Manuel Pinto de Sousa Dantas foi chamado pelo imperador para formar um gabinete em 1884, com a missão de avançar na resolução do problema da escravidão. O projeto rapidamente apresentado pelo Conselheiro Dantas foi um divisor de águas. Apesar de ser em boa parte rejeitado, precipitou o 13 de maio.
Para o projeto, foi fundamental a participação de Rui Barbosa, o que lhe custou o mandato de deputado, pela polêmica criada por alguns dos aspectos aparentemente anódinos da proposta. Especificamente, o projeto de Barbosa previa que seriam libertos todos os escravos com omissão de matrícula ou divergência em relação ao seu domicílio legal. Esse simples acerto de cadastro proposto por Barbosa forçaria a imediata liberação de todos os beneficiados pela Lei do Ventre Livre de 14 anos antes, assim como dos filhos de escravos aportados no Brasil após a extinção do tráfico em 1831, visto nenhum ter matrícula. Também desmontaria o esquema de venda informal de escravos do Norte para a zona cafeeira. Como em tantos casos, o que parecia um desinteressante exercício de conformidade legal teria enorme poder transformador.
Um segundo aspecto da lei foi a criação de um sistema de assistência ao escravo liberto por ter atingido 60 anos, ou pelos motivos acima.
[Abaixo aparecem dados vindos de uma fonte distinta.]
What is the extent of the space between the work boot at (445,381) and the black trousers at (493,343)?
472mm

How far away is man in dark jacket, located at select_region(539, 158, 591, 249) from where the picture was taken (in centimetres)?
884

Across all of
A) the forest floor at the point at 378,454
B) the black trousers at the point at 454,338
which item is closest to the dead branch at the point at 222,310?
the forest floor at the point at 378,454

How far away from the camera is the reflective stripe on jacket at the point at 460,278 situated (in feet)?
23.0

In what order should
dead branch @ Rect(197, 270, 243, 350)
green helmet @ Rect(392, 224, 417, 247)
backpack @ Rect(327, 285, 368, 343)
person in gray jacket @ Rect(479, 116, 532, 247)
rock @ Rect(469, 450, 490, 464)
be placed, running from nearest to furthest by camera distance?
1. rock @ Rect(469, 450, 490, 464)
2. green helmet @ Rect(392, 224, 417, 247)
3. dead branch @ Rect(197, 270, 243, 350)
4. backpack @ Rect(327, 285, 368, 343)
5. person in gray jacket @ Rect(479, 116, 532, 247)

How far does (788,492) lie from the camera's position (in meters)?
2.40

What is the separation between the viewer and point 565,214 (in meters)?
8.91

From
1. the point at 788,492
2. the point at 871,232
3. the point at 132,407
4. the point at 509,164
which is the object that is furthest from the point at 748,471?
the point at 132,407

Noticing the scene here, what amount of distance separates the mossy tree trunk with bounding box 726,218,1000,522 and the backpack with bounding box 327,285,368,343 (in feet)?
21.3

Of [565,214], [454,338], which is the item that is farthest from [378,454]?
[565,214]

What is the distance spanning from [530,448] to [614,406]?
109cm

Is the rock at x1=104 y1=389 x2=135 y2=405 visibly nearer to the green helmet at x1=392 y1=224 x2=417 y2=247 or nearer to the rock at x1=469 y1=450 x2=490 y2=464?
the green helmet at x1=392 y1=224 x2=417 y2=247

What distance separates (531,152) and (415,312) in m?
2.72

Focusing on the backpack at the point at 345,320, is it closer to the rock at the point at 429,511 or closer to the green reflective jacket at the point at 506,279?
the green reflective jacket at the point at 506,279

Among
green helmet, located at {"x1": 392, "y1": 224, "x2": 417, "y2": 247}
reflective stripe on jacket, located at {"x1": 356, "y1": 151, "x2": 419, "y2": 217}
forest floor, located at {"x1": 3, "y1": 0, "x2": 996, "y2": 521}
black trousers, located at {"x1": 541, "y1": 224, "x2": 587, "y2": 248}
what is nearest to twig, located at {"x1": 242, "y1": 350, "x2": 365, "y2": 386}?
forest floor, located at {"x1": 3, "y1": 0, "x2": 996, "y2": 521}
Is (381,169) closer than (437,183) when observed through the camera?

Essa assistência nas linhas da que, de tempos em tempos, era ofertada a imigrantes previa a formação de colônias agrícolas apoiadas pelo Estado, com transferência da terra para o liberto após certo prazo. A resistência ao projeto foi enorme, provocando a dissolução do Parlamento e novas eleições, em que os escravocratas entraram com tudo. A reação foi uma mensagem "estilo Zagalo" ao imperador, que apoiava Dantas, na base do "terão que nos engolir". O projeto foi diluído pelo novo gabinete, que só manteve a liberação dos sexagenários (sem assistência pós-cativeiro).
Ainda assim, o primeiro-ministro Saraiva pediu demissão de surpresa, na véspera da votação da Lei, que só ocorreu no arquiconservador gabinete Cotegipe. Apesar desse desgaste, o imperador não desistiu do apoio à causa abolicionista, contrariando interesses que acabaram desaguando na República em 1889; um pouco como a insistência do rei George na questão fiscal levou à independência americana. O episódio ilustra facetas do Brasil que ultrapassam o tempo, além do fato de a política poder tomar rumos imprevistos - um pouco como naquela ópera de Massenet, em que a moça, que ia para o convento, acaba virando a jovem mais badalada de Paris.
Em particular, a resistência ao projeto de Dantas joga luz no papel que lacunas nas leis têm na negação de certos direitos. Por exemplo, uma das razões por que o Brasil só teve um Código Civil em 1917, vivendo até lá com uma mistura de regras tão antigas como o Paço de Guimarães e as Ordenações Filipinas, é que um Código Civil acabaria com a ambiguidade da possibilidade de cidadania dos negros, garantida pela Constituição do Império, face à realidade da escravidão.
As velhas normas permitiam, entre outras coisas, o escravo comprar sua própria liberdade. Mas seu exercício era precário. E nem todo o brilhantismo jurídico e a coragem de Antonio Rebouças - herói mulato da Independência, um dos advogados mais demandados do país e pai do engenheiro Rebouças - conseguiram levar à codificação desse e de outros direitos de interesse difuso. Os mais céticos diriam que isso está ligado ao caráter romântico ou generalista da nossa sociedade: na economia, preocupamo-nos com o apocalipse de Malthus ao invés de aplicar o rigor e as vantagens de Ricardo; nas leis, o mesmo.
Mas os últimos 15 anos mostram que, mesmo com pausas, é possível avançar na institucionalização dos direitos, fazendo valer a noção de que eles não são favores nem precisam inviabilizar a economia. Os processos são complexos - às vezes dependendo de líderes individuais. Mas, felizmente, nossa História não precisa ser lida como um roman à clef.